State how many lines of the records below contain the word "bush", with case counting, and reply with that number only.
★ ★ ★ ★
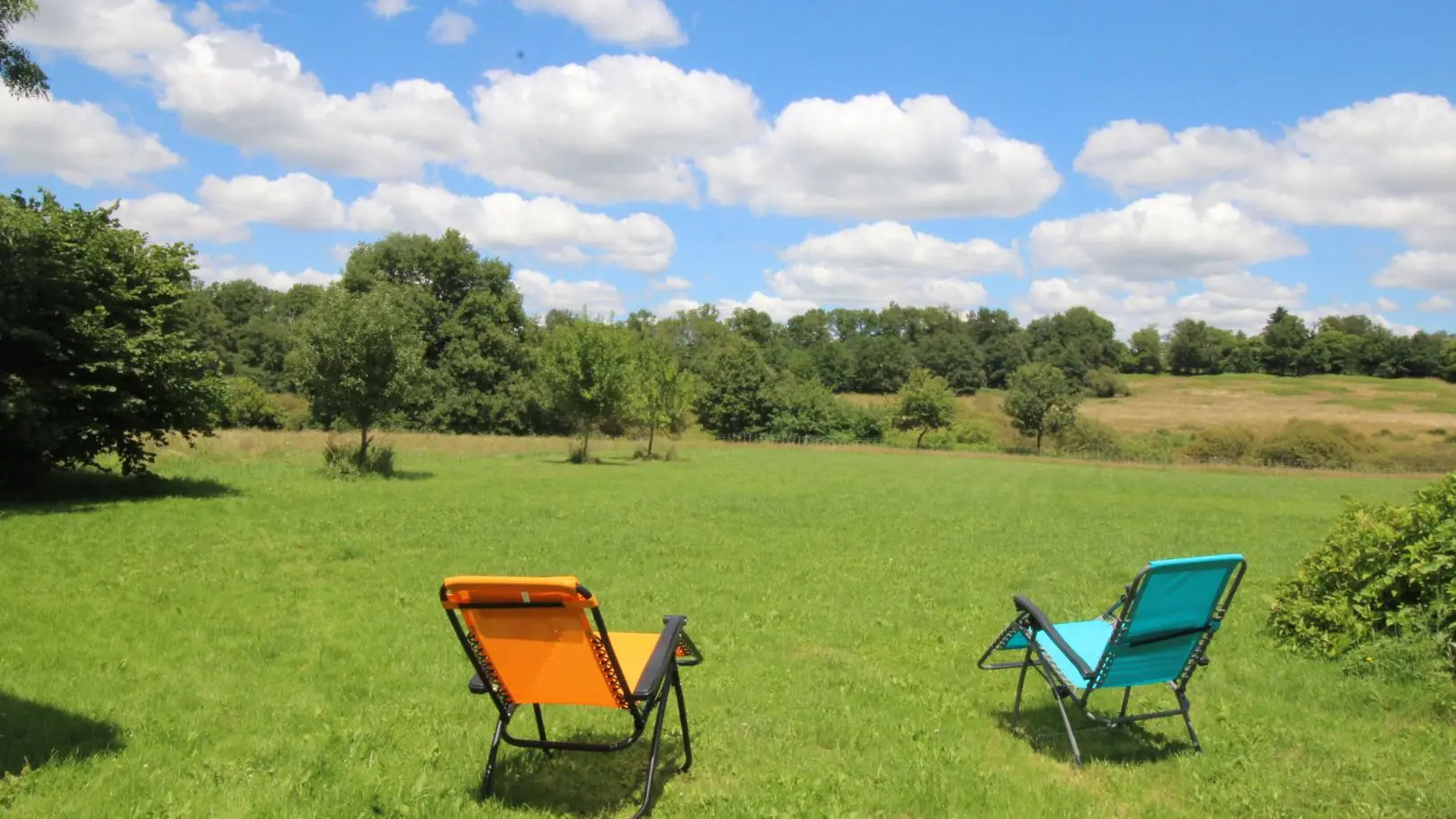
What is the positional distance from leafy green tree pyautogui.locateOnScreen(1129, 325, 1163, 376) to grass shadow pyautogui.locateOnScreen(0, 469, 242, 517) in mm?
126162

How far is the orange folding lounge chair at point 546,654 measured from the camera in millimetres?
3795

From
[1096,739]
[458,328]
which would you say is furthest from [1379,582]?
[458,328]

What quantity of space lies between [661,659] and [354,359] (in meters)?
23.2

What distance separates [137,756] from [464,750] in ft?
5.36

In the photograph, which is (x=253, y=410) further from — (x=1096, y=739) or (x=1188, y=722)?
(x=1188, y=722)

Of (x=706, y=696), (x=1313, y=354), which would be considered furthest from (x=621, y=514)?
(x=1313, y=354)

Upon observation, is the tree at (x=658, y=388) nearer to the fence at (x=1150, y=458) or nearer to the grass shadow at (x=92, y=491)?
the fence at (x=1150, y=458)

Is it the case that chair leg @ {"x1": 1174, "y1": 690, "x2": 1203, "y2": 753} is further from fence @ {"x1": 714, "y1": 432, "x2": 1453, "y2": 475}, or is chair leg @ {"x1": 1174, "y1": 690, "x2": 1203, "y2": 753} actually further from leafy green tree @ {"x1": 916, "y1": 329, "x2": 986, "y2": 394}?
leafy green tree @ {"x1": 916, "y1": 329, "x2": 986, "y2": 394}

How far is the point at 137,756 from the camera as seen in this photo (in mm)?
4531

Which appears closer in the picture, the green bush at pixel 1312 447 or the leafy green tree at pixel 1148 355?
the green bush at pixel 1312 447

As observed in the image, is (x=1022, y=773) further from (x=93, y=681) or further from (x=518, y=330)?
(x=518, y=330)

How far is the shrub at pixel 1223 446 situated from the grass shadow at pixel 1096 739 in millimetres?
63898

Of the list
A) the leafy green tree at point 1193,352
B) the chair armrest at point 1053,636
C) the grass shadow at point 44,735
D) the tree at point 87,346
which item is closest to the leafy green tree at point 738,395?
the tree at point 87,346

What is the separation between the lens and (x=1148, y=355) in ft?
407
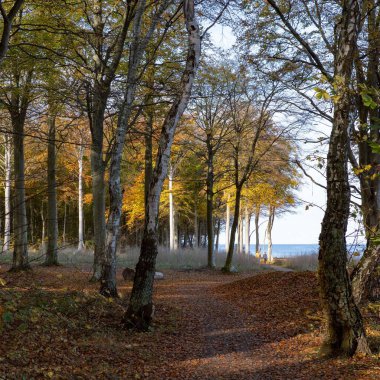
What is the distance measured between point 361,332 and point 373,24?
6.78 metres

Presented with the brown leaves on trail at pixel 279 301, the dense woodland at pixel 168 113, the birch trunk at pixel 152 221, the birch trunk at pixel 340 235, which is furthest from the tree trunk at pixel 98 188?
the birch trunk at pixel 340 235

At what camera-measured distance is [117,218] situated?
30.4 feet

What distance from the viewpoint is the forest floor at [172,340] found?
16.5ft

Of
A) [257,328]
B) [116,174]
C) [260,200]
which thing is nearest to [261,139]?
[260,200]

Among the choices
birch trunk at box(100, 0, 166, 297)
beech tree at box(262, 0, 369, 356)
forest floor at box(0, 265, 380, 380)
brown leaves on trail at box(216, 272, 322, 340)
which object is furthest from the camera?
birch trunk at box(100, 0, 166, 297)

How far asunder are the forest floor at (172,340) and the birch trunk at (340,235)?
33 cm

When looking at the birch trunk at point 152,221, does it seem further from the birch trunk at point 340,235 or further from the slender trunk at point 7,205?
the birch trunk at point 340,235

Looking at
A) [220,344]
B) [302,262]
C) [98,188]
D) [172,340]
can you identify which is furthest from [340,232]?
[302,262]

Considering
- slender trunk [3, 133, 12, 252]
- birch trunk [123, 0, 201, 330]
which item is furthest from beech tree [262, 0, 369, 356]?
slender trunk [3, 133, 12, 252]

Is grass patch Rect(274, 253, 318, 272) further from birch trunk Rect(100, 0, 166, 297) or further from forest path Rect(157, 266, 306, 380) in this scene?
birch trunk Rect(100, 0, 166, 297)

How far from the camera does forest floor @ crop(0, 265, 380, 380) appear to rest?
5.02 m

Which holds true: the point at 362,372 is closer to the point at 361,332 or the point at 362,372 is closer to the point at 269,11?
the point at 361,332

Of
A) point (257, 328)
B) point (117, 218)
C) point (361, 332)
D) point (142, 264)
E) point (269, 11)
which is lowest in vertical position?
point (257, 328)

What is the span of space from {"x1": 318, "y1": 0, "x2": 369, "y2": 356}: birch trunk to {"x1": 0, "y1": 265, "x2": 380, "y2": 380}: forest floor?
12.8 inches
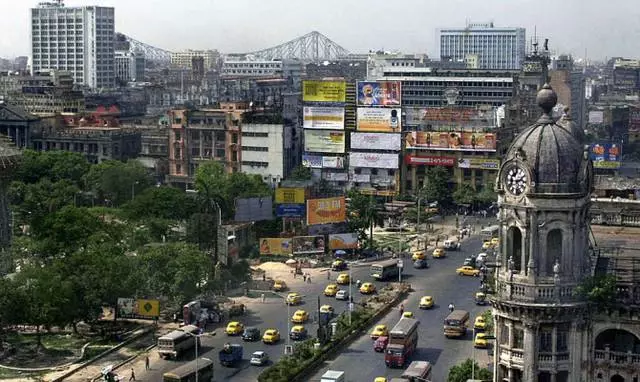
★ ★ ★ ★
* **THE SOLUTION**
2